2 一の届出住宅が2以上の前項の区域にわたる場合は、それぞれの同項の期間において当該届出住宅に係る制限対象事業を実施してはならない。

附則
1 この条例は、平成30年6月15日から施行する。

2 知事は、この条例の施行の日から起算して3年を目途として制限対象事業の実施状況等を踏まえて必要な措置を講じ、 その後は、5年を経過するごとに、社会経済情勢の変化等を勘案し、この条例の施行の状況等について検討を加え、 その結果に基づいて必要な措置を講ずるものとする。

別表第1(第2条関係)
区域期 間

1 次表に掲げる市町村の区域において、制限対象事業による生活環境の悪化を防止することが 特に必要であると認めて知事が指定する小学校、中学校、義務教育学校、 中等教育学校若しくは特別支援学校(小学部又は中学部を設置し ているものに限る。)又はこれらに準ずるもの の敷地の出入口の周囲100メートルの地域

国民の祝日に関する法律(昭和23年法律第178号)に規定する休日 (以下「休日」という。)、日曜日、土曜日その他の授業を行わない日を除く期間

2 別表第3に掲げる市町の区域において、 制限対象事業による生活環境の悪化を防止することが特に必要であると認めて知事が指定する都市計画法(昭和43年法律第100号) 第8条第1項第1号に掲げる第一種低層住居専用地域、第二種低層住居専用地域、 第一種中高層住居専用地域若しくは第二種中高層住居専用地域又はこれらに準ずる地域

休日、日曜日、土曜日及び12月31日から翌年の1月3日までの日(休日を除く。)を除く期間

3 制限対象事業による生活環境の悪化を防止することが特に必要であると認めて知事が指定する別荘地

制限対象事業による生活環境の悪化を防止することが特に必要であると認めて知事が指定する期間

解説

本条例は、住宅宿泊事業法第18条に基づき、 住宅宿泊事業(民泊)による生活環境の悪化を防止するよう当該事業の実施を制限する区域等を定めるため制定したものです。

なお、札幌市については、この条例は適用されません。

○ 本条第1項は、住宅宿泊事業法の実施を制限する区域及び実施してはならない期間を別表第1のとおりとする旨規定するものです。

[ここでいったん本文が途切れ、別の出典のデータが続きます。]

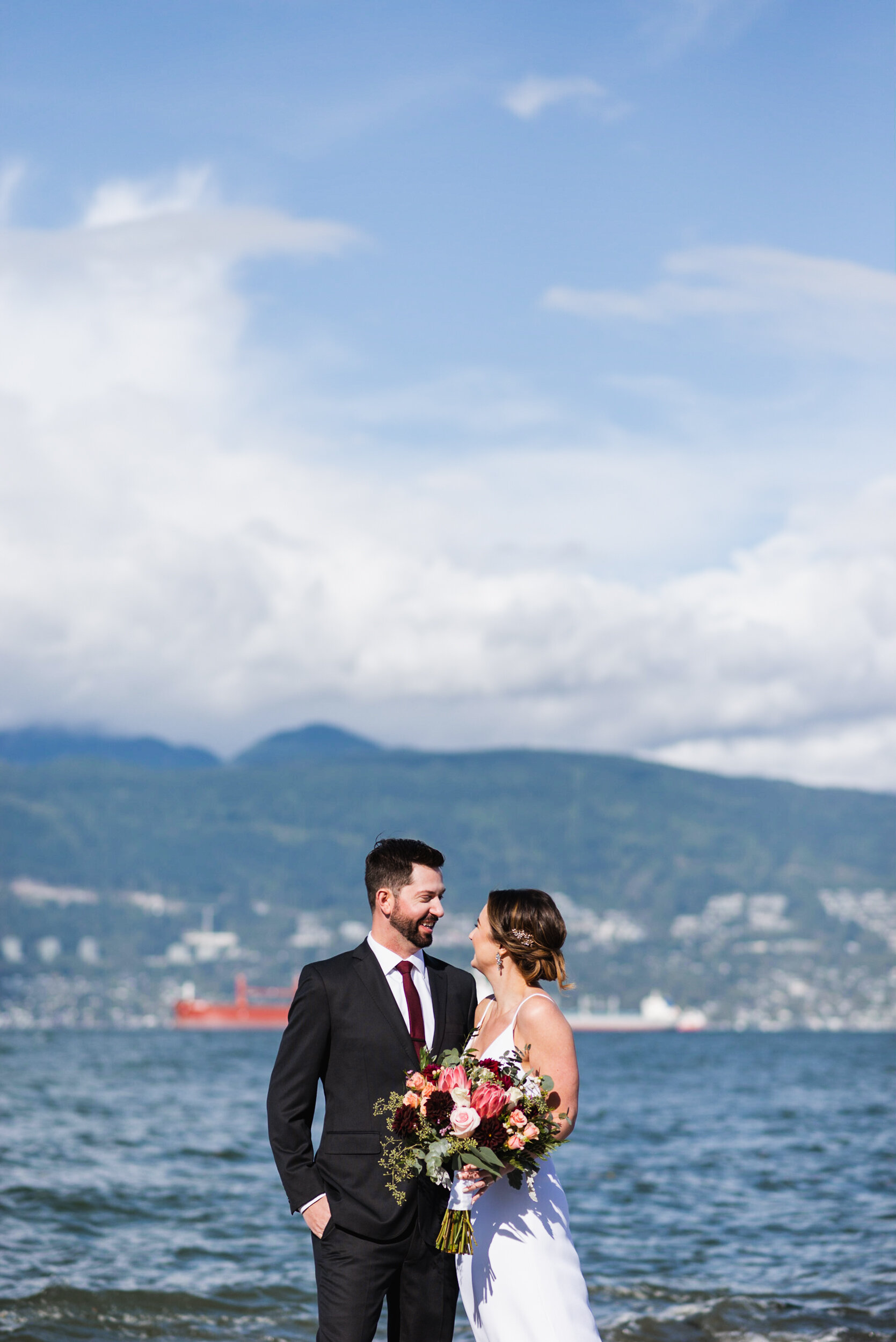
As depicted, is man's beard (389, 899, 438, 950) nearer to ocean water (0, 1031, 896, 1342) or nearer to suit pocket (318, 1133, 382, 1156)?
suit pocket (318, 1133, 382, 1156)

○ また、本条例の対象となる住宅宿泊事業(制限対象事業)の条件として、 (1)〜(3)のいずれかに該当するものとする旨規定しています。

○ (1)については、事業者が届出住宅を生活の本拠として使用していない場合は、 当該届出住宅は制限の対象となるというものです。

○ (2)については、事業者が届出住宅を生活の本拠として使用していた場合にあっても事業者が不在となる場合は、 当該届出住宅は制限の対象となるというものです。 ここでの「不在」については、日常生活を営む上で通常行われる行為に要する時間の範囲のもの(原則1時間以内)は除きます。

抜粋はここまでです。